Re: Dynamic metric names

2019-05-07 Thread Roberto Coluccio
It would be a dream to have an easy-to-use dynamic metric system AND a
reliable counting system (accumulator-like) in Spark...

Thanks
Roberto

On Tue, May 7, 2019 at 3:54 AM Saisai Shao  wrote:

> I think the main reason why that was not merged is that Spark itself
> doesn't have such requirement, and the metrics system is mainly used for
> spark itself. Most of the needs are from the custom sources/sinks, but
> Spark's MetricsSystem is not designed as a public API.
>
> I think we could revisit or improve that PR if there's a solid reason
> about it.
>
> Thanks
> Saisai
>
> Sergey Zhemzhitsky  于2019年5月7日周二 上午5:49写道:
>
>> Hi Saisai,
>>
>> Thanks a lot for the link! This is exactly what I need.
>> Just curious, why this PR has not been merged, as it seems to implement
>> rather natural requirement.
>>
>> There are a number or use cases which can benefit from this feature, e.g.
>> - collecting business metrics based on the data's attributes and
>> reporting them into the monitoring system as a side effect of the data
>> processing
>> - visualizing technical metrics by means of alternative software (e.g.
>> grafana) - currently it's hardly possible to know the actual number of
>> jobs, stages, tasks and their names and IDs in advance to register all the
>> corresponding metrics statically.
>>
>>
>> Kind Regards,
>> Sergey
>>
>>
>> On Mon, May 6, 2019, 16:07 Saisai Shao  wrote:
>>
>>> I remembered there was a PR about doing similar thing (
>>> https://github.com/apache/spark/pull/18406). From my understanding,
>>> this seems like a quite specific requirement, it may requires code change
>>> to support your needs.
>>>
>>> Thanks
>>> Saisai
>>>
>>> Sergey Zhemzhitsky  于2019年5月4日周六 下午4:44写道:
>>>
 Hello Spark Users!

 Just wondering whether it is possible to register a metric source
 without metrics known in advance and add the metrics themselves to this
 source later on?

## [DATA LINES]

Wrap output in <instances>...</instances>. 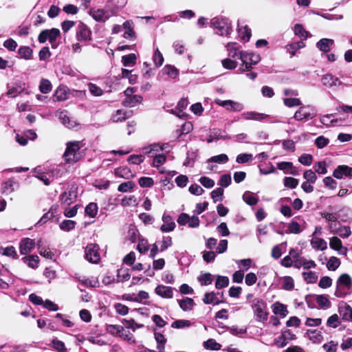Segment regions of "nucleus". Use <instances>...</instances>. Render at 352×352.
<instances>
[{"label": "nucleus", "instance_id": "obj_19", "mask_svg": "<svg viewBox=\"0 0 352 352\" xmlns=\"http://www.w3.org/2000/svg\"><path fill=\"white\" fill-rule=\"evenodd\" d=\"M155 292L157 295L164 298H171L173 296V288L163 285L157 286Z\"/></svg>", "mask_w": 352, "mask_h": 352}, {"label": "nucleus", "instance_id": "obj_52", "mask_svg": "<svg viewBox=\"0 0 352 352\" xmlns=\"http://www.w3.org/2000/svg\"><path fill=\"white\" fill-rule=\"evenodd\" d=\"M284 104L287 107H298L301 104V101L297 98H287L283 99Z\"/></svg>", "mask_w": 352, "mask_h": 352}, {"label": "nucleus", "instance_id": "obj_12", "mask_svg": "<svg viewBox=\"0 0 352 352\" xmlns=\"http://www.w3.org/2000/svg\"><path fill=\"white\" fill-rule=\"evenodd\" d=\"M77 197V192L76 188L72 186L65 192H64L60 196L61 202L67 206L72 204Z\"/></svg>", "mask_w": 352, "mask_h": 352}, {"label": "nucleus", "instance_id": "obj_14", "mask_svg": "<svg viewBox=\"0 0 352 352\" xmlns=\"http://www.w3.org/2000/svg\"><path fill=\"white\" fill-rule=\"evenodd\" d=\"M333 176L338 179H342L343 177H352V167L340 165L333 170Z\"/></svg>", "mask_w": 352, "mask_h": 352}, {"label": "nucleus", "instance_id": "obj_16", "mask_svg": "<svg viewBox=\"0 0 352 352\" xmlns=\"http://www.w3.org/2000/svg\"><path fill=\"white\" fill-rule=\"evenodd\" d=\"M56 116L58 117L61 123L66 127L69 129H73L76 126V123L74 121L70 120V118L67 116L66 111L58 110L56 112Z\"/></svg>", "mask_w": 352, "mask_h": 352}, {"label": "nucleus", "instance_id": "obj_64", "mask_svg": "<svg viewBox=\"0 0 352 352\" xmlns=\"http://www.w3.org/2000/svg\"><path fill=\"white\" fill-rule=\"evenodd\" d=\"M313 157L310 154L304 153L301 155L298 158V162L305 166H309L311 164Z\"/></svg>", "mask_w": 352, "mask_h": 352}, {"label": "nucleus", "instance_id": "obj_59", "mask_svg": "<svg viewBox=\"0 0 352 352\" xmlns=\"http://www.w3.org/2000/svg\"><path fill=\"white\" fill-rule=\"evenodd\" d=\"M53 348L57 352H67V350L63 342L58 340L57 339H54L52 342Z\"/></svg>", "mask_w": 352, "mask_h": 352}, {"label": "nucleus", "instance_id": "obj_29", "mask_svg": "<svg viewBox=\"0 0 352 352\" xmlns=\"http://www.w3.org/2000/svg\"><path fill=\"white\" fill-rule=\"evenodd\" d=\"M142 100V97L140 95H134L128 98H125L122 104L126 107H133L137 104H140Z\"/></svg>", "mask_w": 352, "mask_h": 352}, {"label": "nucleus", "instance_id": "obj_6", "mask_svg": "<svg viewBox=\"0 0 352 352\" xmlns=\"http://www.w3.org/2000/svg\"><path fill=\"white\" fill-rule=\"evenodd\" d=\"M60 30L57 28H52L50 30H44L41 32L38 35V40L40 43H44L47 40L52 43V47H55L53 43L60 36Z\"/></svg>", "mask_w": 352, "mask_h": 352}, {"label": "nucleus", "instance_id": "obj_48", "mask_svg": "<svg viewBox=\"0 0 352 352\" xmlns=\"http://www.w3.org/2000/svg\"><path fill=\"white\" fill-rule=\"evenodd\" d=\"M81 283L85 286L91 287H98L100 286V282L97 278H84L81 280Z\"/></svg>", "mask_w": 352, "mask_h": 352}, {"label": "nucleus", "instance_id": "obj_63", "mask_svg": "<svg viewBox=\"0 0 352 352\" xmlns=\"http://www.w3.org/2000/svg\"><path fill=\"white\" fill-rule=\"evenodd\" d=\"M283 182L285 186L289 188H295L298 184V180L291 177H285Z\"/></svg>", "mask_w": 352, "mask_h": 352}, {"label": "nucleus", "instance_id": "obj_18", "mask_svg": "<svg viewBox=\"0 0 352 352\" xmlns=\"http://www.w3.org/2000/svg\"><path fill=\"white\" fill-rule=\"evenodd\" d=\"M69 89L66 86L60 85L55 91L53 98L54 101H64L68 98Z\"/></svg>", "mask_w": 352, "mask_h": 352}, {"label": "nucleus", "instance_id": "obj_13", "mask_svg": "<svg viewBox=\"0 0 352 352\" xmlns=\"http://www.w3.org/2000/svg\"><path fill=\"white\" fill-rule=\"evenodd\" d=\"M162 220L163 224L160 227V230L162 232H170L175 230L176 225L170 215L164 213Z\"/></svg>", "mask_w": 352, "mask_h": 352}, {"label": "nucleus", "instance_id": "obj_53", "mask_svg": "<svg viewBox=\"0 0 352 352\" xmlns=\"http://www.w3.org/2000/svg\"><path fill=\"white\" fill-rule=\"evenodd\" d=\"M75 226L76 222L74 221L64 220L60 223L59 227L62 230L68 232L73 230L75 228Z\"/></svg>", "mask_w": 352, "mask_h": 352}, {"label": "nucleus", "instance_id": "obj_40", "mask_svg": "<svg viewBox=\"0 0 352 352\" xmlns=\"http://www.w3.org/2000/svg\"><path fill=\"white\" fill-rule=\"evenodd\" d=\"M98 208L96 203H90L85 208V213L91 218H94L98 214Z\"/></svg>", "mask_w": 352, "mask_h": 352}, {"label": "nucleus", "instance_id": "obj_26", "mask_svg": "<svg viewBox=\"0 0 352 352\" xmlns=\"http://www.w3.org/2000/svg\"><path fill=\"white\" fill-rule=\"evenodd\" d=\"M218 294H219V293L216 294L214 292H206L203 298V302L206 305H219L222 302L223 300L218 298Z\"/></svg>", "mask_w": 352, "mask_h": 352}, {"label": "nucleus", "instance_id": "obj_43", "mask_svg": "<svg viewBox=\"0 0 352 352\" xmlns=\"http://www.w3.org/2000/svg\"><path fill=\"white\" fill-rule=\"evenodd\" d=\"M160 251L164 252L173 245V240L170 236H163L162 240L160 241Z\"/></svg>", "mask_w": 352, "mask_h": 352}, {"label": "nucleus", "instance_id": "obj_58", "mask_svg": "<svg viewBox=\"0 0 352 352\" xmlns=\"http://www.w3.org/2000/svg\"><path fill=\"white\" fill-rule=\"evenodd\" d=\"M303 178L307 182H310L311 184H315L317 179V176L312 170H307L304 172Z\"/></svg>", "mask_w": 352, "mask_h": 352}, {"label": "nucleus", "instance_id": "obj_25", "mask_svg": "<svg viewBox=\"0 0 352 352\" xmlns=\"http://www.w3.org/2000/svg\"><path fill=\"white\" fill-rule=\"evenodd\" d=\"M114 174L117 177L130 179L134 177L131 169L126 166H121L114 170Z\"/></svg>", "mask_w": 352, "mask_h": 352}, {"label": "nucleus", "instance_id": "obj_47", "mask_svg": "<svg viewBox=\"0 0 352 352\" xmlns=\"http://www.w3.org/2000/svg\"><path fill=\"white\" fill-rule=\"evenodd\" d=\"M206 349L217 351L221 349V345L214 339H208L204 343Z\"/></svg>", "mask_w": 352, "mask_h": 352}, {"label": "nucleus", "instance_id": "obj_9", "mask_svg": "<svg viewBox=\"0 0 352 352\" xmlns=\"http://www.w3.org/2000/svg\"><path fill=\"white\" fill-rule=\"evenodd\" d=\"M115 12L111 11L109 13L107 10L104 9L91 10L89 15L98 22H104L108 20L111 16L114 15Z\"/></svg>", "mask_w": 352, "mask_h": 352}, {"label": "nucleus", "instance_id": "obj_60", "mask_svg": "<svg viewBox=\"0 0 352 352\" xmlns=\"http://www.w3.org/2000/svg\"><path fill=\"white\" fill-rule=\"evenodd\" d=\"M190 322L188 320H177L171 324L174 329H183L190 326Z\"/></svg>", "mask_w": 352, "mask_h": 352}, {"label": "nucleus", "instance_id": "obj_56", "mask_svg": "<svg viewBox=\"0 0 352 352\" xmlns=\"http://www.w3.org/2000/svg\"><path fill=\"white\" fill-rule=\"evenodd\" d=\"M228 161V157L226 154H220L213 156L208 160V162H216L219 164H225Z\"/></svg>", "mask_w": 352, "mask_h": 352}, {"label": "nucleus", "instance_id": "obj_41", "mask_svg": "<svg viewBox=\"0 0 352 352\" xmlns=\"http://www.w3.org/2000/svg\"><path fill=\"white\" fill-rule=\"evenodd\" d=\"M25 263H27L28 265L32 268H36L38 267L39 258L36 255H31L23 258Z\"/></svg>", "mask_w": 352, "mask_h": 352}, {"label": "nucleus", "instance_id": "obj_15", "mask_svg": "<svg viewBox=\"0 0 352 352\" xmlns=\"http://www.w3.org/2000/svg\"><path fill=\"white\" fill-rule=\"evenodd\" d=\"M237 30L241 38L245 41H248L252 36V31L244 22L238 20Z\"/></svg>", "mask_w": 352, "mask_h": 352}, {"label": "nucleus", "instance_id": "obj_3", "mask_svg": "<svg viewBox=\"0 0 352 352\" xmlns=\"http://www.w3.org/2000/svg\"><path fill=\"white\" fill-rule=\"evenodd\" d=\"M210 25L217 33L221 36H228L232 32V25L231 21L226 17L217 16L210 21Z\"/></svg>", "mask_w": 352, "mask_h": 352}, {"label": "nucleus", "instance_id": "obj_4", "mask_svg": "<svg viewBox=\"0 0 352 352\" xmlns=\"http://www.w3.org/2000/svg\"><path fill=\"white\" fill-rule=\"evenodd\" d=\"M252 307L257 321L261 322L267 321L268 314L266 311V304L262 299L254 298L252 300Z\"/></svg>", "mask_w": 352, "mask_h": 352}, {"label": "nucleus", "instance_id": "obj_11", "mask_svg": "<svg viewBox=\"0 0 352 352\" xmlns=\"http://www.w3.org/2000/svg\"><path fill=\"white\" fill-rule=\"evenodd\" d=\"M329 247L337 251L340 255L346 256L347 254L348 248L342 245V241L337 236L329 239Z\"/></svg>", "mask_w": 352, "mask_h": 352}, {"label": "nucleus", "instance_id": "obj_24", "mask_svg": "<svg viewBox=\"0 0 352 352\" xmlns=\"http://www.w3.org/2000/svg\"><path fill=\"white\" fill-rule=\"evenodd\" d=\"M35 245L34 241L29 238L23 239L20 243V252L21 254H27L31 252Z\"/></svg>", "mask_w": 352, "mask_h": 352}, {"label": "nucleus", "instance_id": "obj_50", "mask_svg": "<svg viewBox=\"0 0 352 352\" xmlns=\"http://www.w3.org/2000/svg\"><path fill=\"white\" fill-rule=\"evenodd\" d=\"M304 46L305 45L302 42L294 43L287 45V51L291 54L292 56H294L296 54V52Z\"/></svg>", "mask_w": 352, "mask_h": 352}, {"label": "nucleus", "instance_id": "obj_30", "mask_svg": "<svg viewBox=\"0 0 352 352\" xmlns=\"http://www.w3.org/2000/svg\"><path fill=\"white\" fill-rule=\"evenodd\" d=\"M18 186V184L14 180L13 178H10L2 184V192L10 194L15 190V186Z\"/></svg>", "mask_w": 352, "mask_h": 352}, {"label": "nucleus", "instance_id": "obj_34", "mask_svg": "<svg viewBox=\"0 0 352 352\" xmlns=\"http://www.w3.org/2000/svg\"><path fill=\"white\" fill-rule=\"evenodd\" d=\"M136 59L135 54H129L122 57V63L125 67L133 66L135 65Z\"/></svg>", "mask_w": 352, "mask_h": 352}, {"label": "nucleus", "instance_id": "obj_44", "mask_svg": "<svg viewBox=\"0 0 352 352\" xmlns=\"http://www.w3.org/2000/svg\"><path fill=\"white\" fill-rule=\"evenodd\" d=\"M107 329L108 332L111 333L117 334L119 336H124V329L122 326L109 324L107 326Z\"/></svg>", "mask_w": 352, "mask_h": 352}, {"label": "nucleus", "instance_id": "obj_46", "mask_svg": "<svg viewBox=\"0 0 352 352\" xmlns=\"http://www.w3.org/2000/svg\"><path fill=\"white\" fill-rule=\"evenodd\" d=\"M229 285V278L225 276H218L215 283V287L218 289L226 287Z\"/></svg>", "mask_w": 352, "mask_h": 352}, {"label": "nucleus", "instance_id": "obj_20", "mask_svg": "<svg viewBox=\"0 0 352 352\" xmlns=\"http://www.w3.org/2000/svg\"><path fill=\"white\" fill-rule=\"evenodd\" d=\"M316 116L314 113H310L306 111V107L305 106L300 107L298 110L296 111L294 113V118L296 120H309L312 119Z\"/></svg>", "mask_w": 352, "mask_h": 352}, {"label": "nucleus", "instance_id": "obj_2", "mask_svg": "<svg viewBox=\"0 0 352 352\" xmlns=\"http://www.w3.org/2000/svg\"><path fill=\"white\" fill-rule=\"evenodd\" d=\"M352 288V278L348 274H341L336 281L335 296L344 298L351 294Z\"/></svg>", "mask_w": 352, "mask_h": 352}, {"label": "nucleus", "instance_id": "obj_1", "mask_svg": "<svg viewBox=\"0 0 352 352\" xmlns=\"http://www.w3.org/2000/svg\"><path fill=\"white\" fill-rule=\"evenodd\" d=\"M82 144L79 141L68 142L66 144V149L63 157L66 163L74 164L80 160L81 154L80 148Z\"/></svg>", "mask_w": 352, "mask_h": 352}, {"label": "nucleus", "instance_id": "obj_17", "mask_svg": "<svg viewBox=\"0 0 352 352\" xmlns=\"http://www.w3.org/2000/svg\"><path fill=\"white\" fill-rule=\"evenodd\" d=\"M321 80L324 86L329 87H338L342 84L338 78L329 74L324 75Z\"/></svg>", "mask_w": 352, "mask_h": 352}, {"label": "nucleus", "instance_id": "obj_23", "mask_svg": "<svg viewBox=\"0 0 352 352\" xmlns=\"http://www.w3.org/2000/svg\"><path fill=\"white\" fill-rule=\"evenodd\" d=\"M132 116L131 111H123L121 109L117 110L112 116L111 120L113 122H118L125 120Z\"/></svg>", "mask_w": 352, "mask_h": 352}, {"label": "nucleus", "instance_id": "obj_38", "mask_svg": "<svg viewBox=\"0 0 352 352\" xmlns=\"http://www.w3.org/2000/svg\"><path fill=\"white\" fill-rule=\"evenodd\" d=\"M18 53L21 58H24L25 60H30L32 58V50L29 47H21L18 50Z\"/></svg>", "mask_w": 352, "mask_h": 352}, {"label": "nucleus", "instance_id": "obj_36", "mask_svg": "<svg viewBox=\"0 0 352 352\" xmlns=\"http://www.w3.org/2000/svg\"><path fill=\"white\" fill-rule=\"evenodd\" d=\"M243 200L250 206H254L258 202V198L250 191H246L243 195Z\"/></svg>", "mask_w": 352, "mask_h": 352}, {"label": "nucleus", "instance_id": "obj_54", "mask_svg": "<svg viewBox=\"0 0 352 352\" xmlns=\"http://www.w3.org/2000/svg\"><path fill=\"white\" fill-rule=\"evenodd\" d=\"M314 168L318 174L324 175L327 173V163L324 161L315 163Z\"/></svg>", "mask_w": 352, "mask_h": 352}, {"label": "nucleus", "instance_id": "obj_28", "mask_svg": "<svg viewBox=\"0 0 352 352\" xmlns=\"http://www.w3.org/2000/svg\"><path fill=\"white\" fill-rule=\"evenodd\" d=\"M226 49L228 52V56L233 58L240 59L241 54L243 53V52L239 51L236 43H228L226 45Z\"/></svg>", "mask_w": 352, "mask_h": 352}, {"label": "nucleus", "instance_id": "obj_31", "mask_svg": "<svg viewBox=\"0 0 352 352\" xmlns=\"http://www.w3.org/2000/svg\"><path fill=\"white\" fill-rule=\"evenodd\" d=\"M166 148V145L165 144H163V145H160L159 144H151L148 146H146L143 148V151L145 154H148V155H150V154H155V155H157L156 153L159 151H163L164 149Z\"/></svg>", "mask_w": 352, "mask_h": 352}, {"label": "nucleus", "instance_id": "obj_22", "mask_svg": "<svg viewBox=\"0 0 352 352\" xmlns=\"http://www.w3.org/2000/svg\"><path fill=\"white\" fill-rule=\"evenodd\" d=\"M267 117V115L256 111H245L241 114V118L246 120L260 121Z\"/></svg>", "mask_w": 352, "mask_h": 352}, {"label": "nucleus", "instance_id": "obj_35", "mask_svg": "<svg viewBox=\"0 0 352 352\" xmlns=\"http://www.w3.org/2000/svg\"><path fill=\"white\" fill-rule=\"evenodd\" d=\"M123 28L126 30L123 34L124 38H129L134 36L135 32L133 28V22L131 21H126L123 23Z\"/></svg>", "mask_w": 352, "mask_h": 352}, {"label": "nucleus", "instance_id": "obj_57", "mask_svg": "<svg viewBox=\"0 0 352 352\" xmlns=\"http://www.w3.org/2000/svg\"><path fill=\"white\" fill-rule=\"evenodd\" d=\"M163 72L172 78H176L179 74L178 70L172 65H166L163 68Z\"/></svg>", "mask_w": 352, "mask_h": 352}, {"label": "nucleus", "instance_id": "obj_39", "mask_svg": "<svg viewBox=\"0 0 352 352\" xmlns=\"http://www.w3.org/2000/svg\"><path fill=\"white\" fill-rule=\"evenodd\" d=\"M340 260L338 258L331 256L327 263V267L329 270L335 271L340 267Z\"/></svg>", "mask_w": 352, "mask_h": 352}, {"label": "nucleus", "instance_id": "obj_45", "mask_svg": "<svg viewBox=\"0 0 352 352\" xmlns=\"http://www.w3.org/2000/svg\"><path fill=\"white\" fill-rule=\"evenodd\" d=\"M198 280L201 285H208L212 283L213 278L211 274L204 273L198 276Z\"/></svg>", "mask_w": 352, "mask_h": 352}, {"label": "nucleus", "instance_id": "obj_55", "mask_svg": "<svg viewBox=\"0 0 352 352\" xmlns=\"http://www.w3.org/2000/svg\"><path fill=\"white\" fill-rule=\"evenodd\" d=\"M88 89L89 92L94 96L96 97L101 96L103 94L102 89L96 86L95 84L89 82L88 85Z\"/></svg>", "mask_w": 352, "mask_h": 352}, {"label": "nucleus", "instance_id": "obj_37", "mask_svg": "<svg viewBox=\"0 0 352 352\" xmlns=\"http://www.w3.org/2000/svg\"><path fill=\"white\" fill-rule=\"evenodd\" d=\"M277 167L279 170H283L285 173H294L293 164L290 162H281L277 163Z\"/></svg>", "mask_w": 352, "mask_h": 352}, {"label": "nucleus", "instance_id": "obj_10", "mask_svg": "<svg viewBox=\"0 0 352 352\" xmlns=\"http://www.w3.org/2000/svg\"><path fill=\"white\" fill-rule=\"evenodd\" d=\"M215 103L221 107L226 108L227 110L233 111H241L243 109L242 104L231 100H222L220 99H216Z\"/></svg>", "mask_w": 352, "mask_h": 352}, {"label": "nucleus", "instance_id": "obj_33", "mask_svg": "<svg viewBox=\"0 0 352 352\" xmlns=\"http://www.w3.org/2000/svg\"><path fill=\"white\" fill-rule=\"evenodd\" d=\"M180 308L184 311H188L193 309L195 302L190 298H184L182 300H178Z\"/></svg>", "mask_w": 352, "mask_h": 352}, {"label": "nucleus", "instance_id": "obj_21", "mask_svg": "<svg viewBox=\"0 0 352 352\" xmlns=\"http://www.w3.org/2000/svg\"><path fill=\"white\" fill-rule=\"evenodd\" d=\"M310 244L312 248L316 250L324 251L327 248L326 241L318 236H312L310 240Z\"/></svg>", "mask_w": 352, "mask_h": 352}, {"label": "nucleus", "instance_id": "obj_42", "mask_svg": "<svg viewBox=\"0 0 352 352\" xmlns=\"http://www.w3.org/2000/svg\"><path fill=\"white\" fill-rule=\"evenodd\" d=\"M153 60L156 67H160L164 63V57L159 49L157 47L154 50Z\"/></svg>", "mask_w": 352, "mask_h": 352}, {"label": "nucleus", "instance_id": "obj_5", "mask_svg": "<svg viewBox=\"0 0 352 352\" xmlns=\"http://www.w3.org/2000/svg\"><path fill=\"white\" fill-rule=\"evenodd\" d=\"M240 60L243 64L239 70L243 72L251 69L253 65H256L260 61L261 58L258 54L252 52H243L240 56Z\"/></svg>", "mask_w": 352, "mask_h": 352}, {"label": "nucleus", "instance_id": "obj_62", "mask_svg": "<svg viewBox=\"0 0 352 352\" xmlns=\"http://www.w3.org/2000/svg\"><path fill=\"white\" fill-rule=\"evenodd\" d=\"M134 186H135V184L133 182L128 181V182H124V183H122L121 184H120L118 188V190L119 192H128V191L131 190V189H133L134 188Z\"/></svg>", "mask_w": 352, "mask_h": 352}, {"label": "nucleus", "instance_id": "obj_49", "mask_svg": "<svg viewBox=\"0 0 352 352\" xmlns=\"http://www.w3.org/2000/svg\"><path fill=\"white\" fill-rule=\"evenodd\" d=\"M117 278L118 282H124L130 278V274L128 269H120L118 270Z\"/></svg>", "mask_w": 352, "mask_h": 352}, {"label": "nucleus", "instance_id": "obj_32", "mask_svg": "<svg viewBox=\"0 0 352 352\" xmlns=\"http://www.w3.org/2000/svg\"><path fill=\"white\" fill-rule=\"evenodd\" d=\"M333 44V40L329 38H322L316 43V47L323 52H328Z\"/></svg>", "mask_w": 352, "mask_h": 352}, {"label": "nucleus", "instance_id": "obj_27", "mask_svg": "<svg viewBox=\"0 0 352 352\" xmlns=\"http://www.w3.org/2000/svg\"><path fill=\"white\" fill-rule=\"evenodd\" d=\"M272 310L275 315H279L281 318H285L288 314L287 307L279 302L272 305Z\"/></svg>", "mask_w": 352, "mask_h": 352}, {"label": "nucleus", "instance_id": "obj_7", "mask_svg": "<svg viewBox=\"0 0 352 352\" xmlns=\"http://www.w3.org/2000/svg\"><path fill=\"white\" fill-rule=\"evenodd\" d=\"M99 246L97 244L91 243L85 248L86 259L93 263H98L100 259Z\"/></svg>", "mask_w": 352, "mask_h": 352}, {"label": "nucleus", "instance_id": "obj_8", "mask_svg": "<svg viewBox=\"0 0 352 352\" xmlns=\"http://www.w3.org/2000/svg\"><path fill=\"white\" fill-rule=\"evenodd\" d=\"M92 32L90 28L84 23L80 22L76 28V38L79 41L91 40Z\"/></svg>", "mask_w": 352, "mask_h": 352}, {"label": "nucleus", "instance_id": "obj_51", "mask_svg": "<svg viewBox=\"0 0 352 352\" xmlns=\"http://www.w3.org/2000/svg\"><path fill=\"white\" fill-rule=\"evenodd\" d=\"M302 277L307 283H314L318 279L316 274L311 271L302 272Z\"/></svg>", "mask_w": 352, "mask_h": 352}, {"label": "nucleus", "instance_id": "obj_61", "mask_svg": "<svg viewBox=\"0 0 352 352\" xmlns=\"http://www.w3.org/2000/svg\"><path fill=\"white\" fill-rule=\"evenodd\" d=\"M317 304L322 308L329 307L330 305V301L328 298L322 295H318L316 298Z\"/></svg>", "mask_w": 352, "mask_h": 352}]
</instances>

## [THE PROBLEM]
Write out the entire thread on dynamic metric names in Spark word for word. None of the material is needed here.

## [EXPECTED OUTPUT]
Re: Dynamic metric names

2019-05-07 Thread Roberto Coluccio
It would be a dream to have an easy-to-use dynamic metric system AND a
reliable counting system (accumulator-like) in Spark...

Thanks
Roberto

On Tue, May 7, 2019 at 3:54 AM Saisai Shao  wrote:

> I think the main reason why that was not merged is that Spark itself
> doesn't have such requirement, and the metrics system is mainly used for
> spark itself. Most of the needs are from the custom sources/sinks, but
> Spark's MetricsSystem is not designed as a public API.
>
> I think we could revisit or improve that PR if there's a solid reason
> about it.
>
> Thanks
> Saisai
>
> Sergey Zhemzhitsky  于2019年5月7日周二 上午5:49写道:
>
>> Hi Saisai,
>>
>> Thanks a lot for the link! This is exactly what I need.
>> Just curious, why this PR has not been merged, as it seems to implement
>> rather natural requirement.
>>
>> There are a number or use cases which can benefit from this feature, e.g.
>> - collecting business metrics based on the data's attributes and
>> reporting them into the monitoring system as a side effect of the data
>> processing
>> - visualizing technical metrics by means of alternative software (e.g.
>> grafana) - currently it's hardly possible to know the actual number of
>> jobs, stages, tasks and their names and IDs in advance to register all the
>> corresponding metrics statically.
>>
>>
>> Kind Regards,
>> Sergey
>>
>>
>> On Mon, May 6, 2019, 16:07 Saisai Shao  wrote:
>>
>>> I remembered there was a PR about doing similar thing (
>>> https://github.com/apache/spark/pull/18406). From my understanding,
>>> this seems like a quite specific requirement, it may requires code change
>>> to support your needs.
>>>
>>> Thanks
>>> Saisai
>>>
>>> Sergey Zhemzhitsky  于2019年5月4日周六 下午4:44写道:
>>>
 Hello Spark Users!

 Just wondering whether it is possible to register a metric source
 without metrics known in advance and add the metrics themselves to this
 source later on?